Start of Text excerpt
My fourth time making this negligee pattern was for another maternity friendly house dress. It was not one of those perfect projects, but was a near fail that I managed to rescue - thankfully!
Tie front dresses are very useful for maternity, but they were also a common fashion element for just regular wear in the late '30s and early '40s, so my intention was to make a dress that would work for both. I also wanted to pair this fabric with a white yoke, and the only pattern I had that combined those elements was the negligee pattern I've made before. So out it came again.
All went well until the first wearing. Despite the fact that I've made this pattern dress length instead of floor length twice before, somehow I managed to cut it too short when cutting it out this time!
My tropical print version I wore quite a bit after my last pregnancy, but the front panels have too much fabric in them and gather too bunchily around the waist for my taste (especially in a stiffer cotton), so I decided to take a few inches out of the front panels of this one.
Well, I didn't realize that while it does cut down on extra fabric at the waist, it also cuts down on the skirt width. So the first time I wore it, I realized there were issues. The skirt pulled and gaped badly between the buttons when I sat down, and it was definitely too short.
But I loved this fabric too much to call it a failure! The button gaping problem was easily fixed by top stitching the opening together from the waist down, but my only option to lengthen it was to add a piece of fabric at the bottom. How to do that without making it look obviously patched together?
End of Text excerpt
Start of Dataset
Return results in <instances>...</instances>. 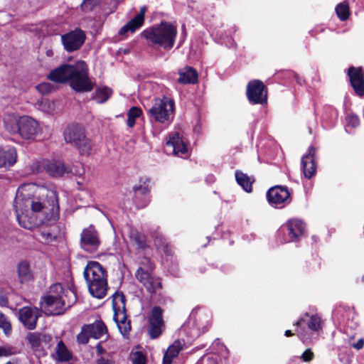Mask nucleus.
<instances>
[{
	"label": "nucleus",
	"instance_id": "obj_1",
	"mask_svg": "<svg viewBox=\"0 0 364 364\" xmlns=\"http://www.w3.org/2000/svg\"><path fill=\"white\" fill-rule=\"evenodd\" d=\"M48 78L58 83L68 82L77 92H90L95 85L89 77L88 67L83 60H78L73 65L63 64L51 70Z\"/></svg>",
	"mask_w": 364,
	"mask_h": 364
},
{
	"label": "nucleus",
	"instance_id": "obj_2",
	"mask_svg": "<svg viewBox=\"0 0 364 364\" xmlns=\"http://www.w3.org/2000/svg\"><path fill=\"white\" fill-rule=\"evenodd\" d=\"M14 208L19 225L25 229L32 230L37 228L47 219L44 205L35 199L16 196Z\"/></svg>",
	"mask_w": 364,
	"mask_h": 364
},
{
	"label": "nucleus",
	"instance_id": "obj_3",
	"mask_svg": "<svg viewBox=\"0 0 364 364\" xmlns=\"http://www.w3.org/2000/svg\"><path fill=\"white\" fill-rule=\"evenodd\" d=\"M89 292L97 298L102 299L107 294V274L105 269L98 262L90 261L83 272Z\"/></svg>",
	"mask_w": 364,
	"mask_h": 364
},
{
	"label": "nucleus",
	"instance_id": "obj_4",
	"mask_svg": "<svg viewBox=\"0 0 364 364\" xmlns=\"http://www.w3.org/2000/svg\"><path fill=\"white\" fill-rule=\"evenodd\" d=\"M176 34V27L166 21H161L159 25L148 28L141 33L149 43L158 45L164 49L173 47Z\"/></svg>",
	"mask_w": 364,
	"mask_h": 364
},
{
	"label": "nucleus",
	"instance_id": "obj_5",
	"mask_svg": "<svg viewBox=\"0 0 364 364\" xmlns=\"http://www.w3.org/2000/svg\"><path fill=\"white\" fill-rule=\"evenodd\" d=\"M175 102L168 97L156 98L152 107L147 110L151 123L169 124L174 118Z\"/></svg>",
	"mask_w": 364,
	"mask_h": 364
},
{
	"label": "nucleus",
	"instance_id": "obj_6",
End of Dataset
_Exercise goal:_
Transcribe the part of the negligee dress text starting with "Well, I didn't" and going on through "obviously patched together?".

_The answer:_
Well, I didn't realize that while it does cut down on extra fabric at the waist, it also cuts down on the skirt width. So the first time I wore it, I realized there were issues. The skirt pulled and gaped badly between the buttons when I sat down, and it was definitely too short.
But I loved this fabric too much to call it a failure! The button gaping problem was easily fixed by top stitching the opening together from the waist down, but my only option to lengthen it was to add a piece of fabric at the bottom. How to do that without making it look obviously patched together?